In Cell 4a theoretical gravity data, modeled for the ringlaser location in Wettzell, are loaded. The data show a superposition of tidal effects due to different celestial bodies. Here is a short overview of the most important ones, sorted according the amplitude of their influence on Earth:
+ tides with a period of half a day from sun, moon, Mars, Jupiter, etc. ..., period: 0.5 day 
+ tides with a period of one day from sun, moon, Mars, Jupiter, etc. ..., period: 1 days
+ cycle of the orbit of the moon, period: 28 days
+ equinox - sun and moon passing the equator plane, period: 186 days (about every six months)
+ Chandler wobble (deviation of Earth's axis of rotation relative to the solid Earth), period: 433 days
+ effects due to further planets ....


a) In Cell 4b, calculate the spectrum of the data and plot it (as a log-log plot). Try to identify the different tidal effects and name the frequencies of their peak positions. Why is the peak for the Chandler wobble not really visible in the spectrogram? 
Hint: To calculate the spectrum, you can use the function [periodogram](http://docs.scipy.org/doc/scipy-0.13.0/reference/generated/scipy.signal.periodogram.html) of the scipy.signal package.

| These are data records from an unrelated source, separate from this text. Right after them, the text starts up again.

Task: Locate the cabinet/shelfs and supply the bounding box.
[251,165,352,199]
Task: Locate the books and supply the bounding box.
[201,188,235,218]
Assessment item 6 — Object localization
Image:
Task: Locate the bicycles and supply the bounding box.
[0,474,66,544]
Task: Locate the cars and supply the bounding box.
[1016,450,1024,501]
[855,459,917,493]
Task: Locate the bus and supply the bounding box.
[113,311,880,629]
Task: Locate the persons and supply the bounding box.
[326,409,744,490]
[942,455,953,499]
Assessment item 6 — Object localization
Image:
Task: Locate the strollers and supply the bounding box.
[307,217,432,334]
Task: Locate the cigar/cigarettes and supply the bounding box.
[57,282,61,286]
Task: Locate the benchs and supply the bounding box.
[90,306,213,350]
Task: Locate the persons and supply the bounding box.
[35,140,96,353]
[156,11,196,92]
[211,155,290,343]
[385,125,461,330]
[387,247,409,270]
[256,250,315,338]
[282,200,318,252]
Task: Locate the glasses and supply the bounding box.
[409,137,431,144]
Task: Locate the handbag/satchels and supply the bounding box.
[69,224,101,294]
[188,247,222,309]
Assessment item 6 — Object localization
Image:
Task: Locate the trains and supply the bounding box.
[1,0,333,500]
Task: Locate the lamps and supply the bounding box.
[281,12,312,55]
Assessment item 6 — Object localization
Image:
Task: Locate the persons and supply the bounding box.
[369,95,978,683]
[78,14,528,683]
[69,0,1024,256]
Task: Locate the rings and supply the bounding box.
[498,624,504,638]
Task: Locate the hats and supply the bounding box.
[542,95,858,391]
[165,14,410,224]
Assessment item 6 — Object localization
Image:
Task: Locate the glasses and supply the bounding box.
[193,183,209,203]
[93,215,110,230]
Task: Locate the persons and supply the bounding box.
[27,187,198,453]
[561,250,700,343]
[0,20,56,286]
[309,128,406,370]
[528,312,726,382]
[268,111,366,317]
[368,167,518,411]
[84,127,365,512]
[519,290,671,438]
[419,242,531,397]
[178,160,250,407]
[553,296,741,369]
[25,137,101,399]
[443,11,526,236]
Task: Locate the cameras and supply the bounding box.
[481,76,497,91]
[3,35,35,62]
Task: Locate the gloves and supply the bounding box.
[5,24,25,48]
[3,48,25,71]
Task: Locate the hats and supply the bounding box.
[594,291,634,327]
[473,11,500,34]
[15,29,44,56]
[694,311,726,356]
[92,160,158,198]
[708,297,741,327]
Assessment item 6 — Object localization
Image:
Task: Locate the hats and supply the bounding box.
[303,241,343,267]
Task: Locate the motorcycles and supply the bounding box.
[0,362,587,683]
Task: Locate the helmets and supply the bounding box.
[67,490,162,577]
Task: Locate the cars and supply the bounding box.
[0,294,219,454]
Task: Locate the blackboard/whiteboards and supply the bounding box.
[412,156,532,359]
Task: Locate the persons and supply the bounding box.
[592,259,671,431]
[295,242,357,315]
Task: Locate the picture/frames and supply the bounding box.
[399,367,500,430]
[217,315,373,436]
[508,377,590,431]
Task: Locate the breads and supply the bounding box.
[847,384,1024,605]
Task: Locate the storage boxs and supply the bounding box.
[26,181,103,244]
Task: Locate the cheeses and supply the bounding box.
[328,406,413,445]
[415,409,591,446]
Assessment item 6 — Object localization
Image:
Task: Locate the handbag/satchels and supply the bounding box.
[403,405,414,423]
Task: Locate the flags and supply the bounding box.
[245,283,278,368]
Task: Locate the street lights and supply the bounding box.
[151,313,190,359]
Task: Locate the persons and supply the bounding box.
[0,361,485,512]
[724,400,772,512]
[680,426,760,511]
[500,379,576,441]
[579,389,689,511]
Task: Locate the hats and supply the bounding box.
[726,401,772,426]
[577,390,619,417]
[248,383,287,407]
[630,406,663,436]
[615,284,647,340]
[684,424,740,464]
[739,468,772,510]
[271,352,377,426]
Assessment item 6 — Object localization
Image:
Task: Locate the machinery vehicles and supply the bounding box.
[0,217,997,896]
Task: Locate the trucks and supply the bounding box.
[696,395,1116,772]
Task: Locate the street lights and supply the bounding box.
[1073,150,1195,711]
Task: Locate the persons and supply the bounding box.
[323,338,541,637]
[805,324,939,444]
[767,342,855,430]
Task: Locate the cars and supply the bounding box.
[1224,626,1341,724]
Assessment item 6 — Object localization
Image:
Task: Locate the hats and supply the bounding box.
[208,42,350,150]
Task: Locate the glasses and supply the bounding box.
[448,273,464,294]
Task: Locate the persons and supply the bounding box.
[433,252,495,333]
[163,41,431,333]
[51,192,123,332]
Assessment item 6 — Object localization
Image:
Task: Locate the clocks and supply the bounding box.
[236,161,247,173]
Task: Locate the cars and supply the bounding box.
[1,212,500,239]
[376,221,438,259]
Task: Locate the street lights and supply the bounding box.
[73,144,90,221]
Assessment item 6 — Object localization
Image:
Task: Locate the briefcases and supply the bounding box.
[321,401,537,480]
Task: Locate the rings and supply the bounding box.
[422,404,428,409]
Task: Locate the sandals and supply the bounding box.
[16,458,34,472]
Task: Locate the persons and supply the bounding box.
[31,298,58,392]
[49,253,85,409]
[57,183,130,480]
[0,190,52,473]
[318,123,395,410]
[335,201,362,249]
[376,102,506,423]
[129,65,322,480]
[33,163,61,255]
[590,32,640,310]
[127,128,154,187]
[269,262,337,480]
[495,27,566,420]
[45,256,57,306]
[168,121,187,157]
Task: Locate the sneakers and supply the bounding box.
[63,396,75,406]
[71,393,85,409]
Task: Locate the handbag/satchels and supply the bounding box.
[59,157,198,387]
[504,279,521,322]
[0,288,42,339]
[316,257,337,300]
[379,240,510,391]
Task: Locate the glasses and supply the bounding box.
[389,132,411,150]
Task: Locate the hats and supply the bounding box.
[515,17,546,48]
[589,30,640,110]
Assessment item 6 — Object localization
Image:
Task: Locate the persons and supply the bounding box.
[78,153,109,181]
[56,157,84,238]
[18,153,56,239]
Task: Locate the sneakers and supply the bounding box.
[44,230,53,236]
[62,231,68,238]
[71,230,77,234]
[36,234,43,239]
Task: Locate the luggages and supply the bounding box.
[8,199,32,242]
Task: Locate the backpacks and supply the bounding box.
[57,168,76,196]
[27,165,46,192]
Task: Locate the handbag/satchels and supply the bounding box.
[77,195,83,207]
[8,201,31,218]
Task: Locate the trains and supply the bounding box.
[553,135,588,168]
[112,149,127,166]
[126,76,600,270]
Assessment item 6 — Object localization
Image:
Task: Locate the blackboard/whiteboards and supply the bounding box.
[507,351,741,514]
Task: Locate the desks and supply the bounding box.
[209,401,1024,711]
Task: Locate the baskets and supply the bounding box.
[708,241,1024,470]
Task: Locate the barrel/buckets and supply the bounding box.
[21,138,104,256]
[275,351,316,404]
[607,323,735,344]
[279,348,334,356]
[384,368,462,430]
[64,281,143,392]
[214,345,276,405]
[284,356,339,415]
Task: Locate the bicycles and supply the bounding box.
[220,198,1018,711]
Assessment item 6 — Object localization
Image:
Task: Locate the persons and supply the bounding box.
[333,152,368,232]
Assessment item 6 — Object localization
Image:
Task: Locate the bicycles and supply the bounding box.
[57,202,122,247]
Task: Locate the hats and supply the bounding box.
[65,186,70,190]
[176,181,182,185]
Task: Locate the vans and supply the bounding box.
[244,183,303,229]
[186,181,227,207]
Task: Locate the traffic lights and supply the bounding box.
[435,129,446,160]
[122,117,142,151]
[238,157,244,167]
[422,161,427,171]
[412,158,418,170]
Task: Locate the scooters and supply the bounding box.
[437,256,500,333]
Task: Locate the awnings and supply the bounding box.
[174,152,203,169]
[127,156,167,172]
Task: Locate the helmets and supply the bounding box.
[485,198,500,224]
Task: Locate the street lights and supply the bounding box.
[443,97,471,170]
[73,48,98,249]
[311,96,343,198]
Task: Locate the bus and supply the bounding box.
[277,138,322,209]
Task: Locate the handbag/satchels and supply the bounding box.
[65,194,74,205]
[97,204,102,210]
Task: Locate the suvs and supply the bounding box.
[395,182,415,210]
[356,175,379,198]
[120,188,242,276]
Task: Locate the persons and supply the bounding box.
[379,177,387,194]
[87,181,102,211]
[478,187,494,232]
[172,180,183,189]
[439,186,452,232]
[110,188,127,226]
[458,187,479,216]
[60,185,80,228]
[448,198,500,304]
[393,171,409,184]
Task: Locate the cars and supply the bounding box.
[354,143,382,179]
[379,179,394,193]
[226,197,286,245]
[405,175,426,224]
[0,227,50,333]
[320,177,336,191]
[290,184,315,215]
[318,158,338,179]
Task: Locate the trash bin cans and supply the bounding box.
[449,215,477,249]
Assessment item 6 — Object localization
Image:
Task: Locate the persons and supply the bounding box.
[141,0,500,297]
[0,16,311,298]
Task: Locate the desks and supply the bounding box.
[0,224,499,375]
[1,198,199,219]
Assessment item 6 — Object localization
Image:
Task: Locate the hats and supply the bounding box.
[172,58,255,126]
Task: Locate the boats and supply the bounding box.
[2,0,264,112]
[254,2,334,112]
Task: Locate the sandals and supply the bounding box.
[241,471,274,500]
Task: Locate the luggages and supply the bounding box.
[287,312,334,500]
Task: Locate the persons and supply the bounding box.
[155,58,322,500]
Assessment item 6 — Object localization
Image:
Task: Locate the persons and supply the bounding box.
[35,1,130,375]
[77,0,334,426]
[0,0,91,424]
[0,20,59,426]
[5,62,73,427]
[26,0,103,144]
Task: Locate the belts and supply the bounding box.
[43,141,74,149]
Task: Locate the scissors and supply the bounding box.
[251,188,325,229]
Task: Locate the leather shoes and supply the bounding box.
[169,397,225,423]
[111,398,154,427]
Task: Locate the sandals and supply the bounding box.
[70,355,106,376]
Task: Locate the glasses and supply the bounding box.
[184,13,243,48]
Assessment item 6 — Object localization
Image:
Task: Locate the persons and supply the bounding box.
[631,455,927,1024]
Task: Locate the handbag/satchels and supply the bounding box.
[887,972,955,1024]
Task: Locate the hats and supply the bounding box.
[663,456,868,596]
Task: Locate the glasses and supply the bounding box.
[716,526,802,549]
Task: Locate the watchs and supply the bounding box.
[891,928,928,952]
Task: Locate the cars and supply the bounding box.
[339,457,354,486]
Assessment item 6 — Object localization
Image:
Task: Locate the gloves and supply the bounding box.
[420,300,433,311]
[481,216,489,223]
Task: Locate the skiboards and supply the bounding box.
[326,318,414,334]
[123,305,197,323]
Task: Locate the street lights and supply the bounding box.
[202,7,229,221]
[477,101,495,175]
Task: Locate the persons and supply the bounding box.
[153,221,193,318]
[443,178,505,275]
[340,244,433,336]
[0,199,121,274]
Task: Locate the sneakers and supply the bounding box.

b) In Cell 4c, try to separate the tides with periods of half and full day from the other tidal effects by filtering. Which filter do you choose and why? Plot the filtered signal for about the first 28 days.  
Explain what happens behind the screens when applying a filter to data (in mathematical sense). 

c) Now, isolate the half day and full day tides separately from each other and from the rest of the data. Which filter do you choose this time and why? Plot the filtered signal for about the first 25 days on top of the filtered data from exercise 1b.  
How can a filter be defined, in terms of responses? There are mainly three different keywords. Describe them. Why do we need three instead of only one definition?


In [None]:
# Cell 4a - reading and plotting gravity data

# read in gravity data, modeled for Wettzell, Germany. Units is in nm/s^2 vertical acceleration. 
filename = 'data/gravity.dat'

# prepare to input data into obspy Stream
data = np.loadtxt(filename, dtype='float32', comments="#")
stats = {'network': 'XX', 'station': 'WETZ', 'location': '',
         'channel': 'XZ', 'npts': len(data), 'delta': 3600}

stats['starttime'] = UTCDateTime("2015,01,01,00,00,00")
s = Stream([Trace(data=data, header=stats)])

# write as MSEED file
s.write("gravity.mseed", format='MSEED')

# test that it worked, read stream from file and plot
st = read("gravity.mseed")
print(st)
print(st[0].stats)
#st.plot()

plt.plot(st[0].times()/(3600*24), st[0].data, color='b')
plt.xlim(0,365)
plt.xlabel("time [days]")
plt.ylabel("gravity [m/s^2]")
plt.show()

# zoom into first 35 days
plt.plot(st[0].times()[0:800]/(3600*24), st[0].data[0:800], color='b')
plt.xlabel("time [days]")
plt.ylabel("gravity [m/s^2]")
plt.show()

In [None]:
# Cell 4b - calculate spectrum





In [None]:
# Cell 4c - filtering the data




___________________

## Exercise 5

In this question we are going to use a cross correlation technique to make a differential pick time. You are provided with two signals in the data directory: 

`data/seismogram_1.MSEED` <br>
`data/seismogram_2.MSEED`

seismogram_2.MSEED is noisy, and arrives later than seismogram_1.MSEED. We will use a cross-correlation with the better seismogram to make a more accurate pick of the arrival time on the noisy seismogram. 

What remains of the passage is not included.